Hiroshi Sugimoto at Lisson Gallery – Artillery
17 January 2025
The entrance to Hiroshi Sugimoto’s exhibition at Lisson Gallery, “Form is Emptiness, Emptiness is Form” is partially blocked by a curved wooden wall. The wall commands recognition, separating the exhibition from the outside world. It immediately invites the visitor to become a conscious, active participant, as if asking us to wait behind the scenes for our cue to enter center stage. At the very least, the entrance articulates a request for commitment on the part of the viewer and establishes certain visual rules and sensorial dynamics. Beyond active participation, the massive installation indicates that the space will defy our expectations.
The show marks the return of the renowned conceptual photographer, artist, and architect to Los Angeles for the first time in over a decade. Sugimoto, who was born in Tokyo and graduated from LA’s Art Center College of Design in 1972, uses cameras and photographic processes to explore time, light, and the relationships between truth, fiction, and vision.

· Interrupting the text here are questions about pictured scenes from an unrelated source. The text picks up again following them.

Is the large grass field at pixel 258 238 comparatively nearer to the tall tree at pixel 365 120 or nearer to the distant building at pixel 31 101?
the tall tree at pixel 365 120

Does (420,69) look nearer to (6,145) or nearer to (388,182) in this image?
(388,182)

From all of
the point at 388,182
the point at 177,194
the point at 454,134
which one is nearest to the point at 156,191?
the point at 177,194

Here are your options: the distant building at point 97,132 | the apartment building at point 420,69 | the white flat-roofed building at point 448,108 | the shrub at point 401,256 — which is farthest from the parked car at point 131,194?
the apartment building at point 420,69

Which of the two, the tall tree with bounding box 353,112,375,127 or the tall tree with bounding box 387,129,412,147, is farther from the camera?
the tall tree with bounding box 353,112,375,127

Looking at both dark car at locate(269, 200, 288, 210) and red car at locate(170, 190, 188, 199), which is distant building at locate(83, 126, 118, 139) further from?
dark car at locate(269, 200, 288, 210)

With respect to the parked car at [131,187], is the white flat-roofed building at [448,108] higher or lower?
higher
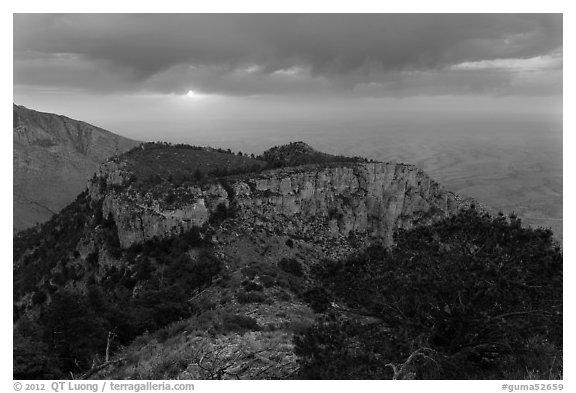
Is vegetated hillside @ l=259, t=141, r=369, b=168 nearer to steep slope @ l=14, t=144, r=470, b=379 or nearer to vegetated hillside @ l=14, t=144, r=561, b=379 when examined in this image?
steep slope @ l=14, t=144, r=470, b=379

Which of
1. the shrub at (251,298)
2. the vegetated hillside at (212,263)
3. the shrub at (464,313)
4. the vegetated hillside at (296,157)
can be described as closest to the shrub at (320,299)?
the vegetated hillside at (212,263)

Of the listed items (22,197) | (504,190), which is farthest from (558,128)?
(22,197)

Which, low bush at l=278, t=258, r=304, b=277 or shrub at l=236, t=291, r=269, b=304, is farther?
low bush at l=278, t=258, r=304, b=277

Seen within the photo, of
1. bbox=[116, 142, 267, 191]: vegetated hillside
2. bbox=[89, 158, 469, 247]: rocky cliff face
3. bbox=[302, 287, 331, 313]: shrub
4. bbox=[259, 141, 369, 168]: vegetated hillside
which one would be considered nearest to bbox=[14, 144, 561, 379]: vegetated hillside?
bbox=[302, 287, 331, 313]: shrub

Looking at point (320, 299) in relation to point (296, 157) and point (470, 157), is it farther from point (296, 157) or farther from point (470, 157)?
point (470, 157)

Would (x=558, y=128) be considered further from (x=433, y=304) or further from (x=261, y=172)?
(x=261, y=172)

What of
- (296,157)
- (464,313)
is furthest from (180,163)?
(464,313)
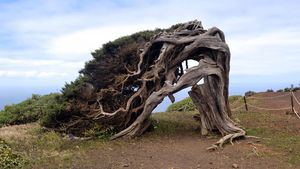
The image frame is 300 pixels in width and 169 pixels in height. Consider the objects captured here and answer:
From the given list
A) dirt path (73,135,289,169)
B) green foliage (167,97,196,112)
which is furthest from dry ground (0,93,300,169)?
green foliage (167,97,196,112)

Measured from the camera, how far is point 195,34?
1603cm

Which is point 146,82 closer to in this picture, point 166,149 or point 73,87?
point 73,87

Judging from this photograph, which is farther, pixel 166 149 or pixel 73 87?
pixel 73 87

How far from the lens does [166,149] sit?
13258 mm

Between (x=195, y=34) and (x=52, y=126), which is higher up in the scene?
(x=195, y=34)

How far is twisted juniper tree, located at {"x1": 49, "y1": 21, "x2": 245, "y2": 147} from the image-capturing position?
49.5 feet

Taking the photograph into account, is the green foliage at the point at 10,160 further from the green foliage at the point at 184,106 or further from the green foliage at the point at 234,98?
the green foliage at the point at 234,98

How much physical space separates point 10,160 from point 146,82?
574 centimetres

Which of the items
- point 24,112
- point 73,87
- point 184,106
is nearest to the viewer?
point 73,87

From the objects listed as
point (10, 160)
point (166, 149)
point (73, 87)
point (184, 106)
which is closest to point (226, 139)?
point (166, 149)

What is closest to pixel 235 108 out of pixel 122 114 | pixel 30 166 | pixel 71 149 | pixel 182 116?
pixel 182 116

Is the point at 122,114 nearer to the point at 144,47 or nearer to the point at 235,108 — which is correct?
the point at 144,47

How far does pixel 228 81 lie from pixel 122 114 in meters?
3.74

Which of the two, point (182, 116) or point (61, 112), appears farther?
point (182, 116)
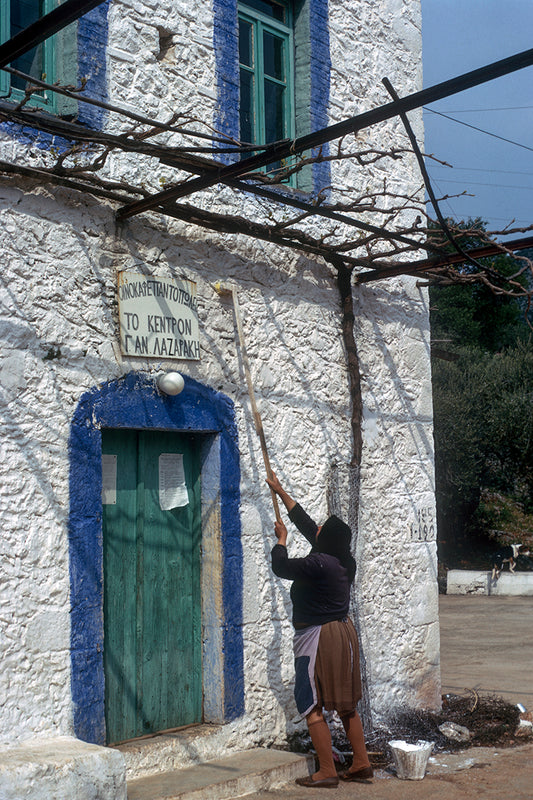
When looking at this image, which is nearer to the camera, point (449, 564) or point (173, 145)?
point (173, 145)

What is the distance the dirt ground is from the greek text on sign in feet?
7.87

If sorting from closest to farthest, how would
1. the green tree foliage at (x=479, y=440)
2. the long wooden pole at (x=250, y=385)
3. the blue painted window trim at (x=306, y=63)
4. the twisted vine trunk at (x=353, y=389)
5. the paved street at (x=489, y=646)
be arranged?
the long wooden pole at (x=250, y=385) < the blue painted window trim at (x=306, y=63) < the twisted vine trunk at (x=353, y=389) < the paved street at (x=489, y=646) < the green tree foliage at (x=479, y=440)

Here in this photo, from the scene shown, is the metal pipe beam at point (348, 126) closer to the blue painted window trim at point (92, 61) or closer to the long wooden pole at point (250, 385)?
the blue painted window trim at point (92, 61)

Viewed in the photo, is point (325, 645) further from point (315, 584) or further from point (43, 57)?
point (43, 57)

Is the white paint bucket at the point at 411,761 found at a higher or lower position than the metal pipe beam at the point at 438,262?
lower

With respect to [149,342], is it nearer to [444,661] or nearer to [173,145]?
[173,145]

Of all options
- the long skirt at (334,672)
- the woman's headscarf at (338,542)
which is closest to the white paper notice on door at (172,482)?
the woman's headscarf at (338,542)

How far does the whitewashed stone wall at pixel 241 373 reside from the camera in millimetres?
4250

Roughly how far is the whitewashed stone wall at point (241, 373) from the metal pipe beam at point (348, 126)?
1.49 feet

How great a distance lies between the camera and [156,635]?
4895 mm

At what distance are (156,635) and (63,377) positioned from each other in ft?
5.02

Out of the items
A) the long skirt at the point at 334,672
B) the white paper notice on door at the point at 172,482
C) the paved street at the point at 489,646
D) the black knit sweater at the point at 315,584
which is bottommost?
the paved street at the point at 489,646

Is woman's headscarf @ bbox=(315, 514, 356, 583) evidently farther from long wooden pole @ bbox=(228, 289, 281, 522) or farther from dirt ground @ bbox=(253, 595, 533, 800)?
dirt ground @ bbox=(253, 595, 533, 800)

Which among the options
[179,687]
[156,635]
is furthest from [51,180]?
[179,687]
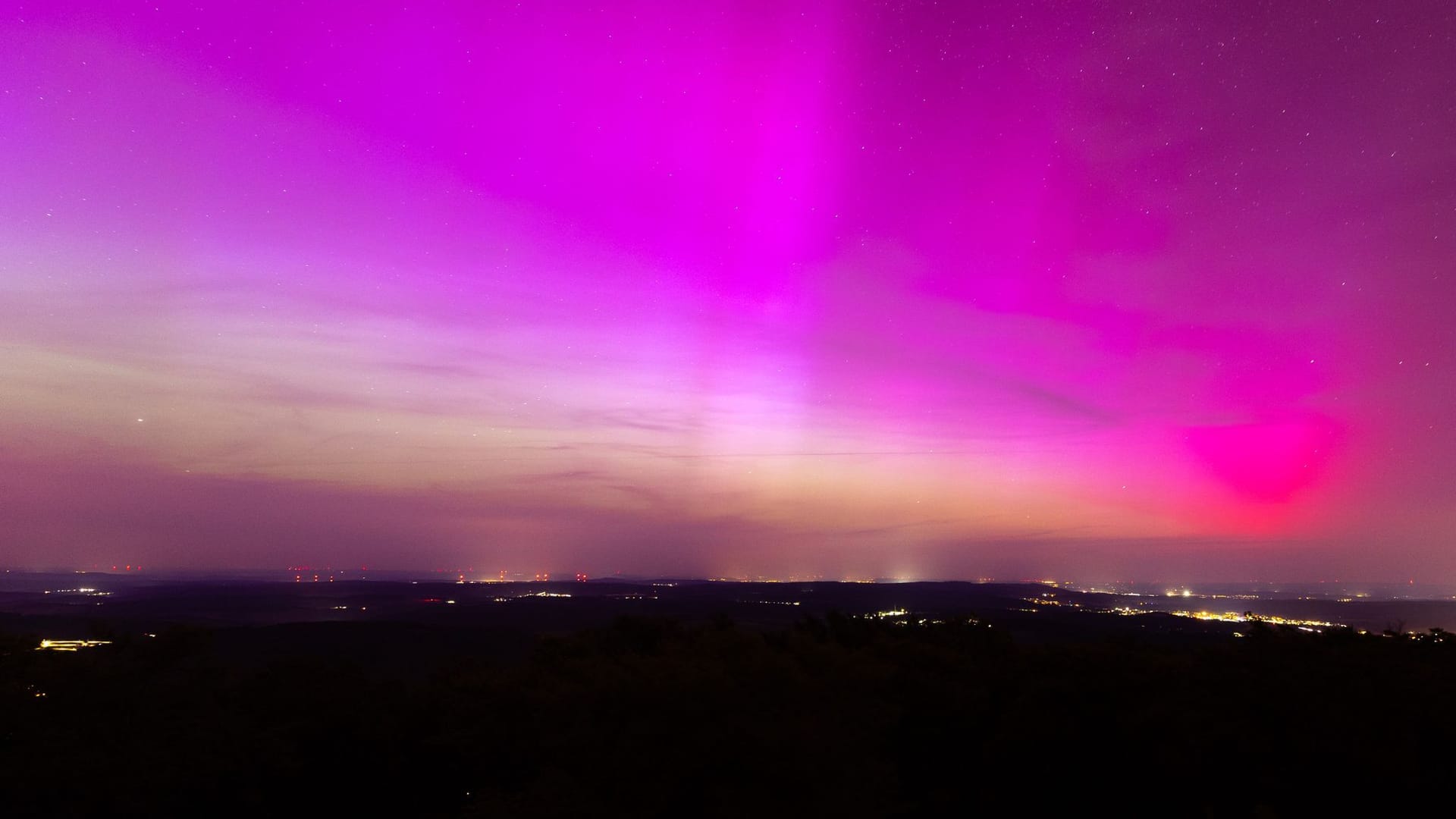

In past bodies of work spanning a decades-long career, Sugimoto documented dioramas at New York’s American Museum of Natural History and movie theaters across the country; he presented wax figures isolated from their museum context in ethereal, dramatic portraits; he captured bursts of electrical energy on dry plates in his darkroom; and he photographed horizon lines worldwide, framing cloudless skies and sharp lines as an origin point for his own consciousness. The artist’s in-depth investigations of visual perception, natural elements and photographic properties articulate a concern with collective and personal histories and the markings of time, as well as the limitations and possibilities of human perception.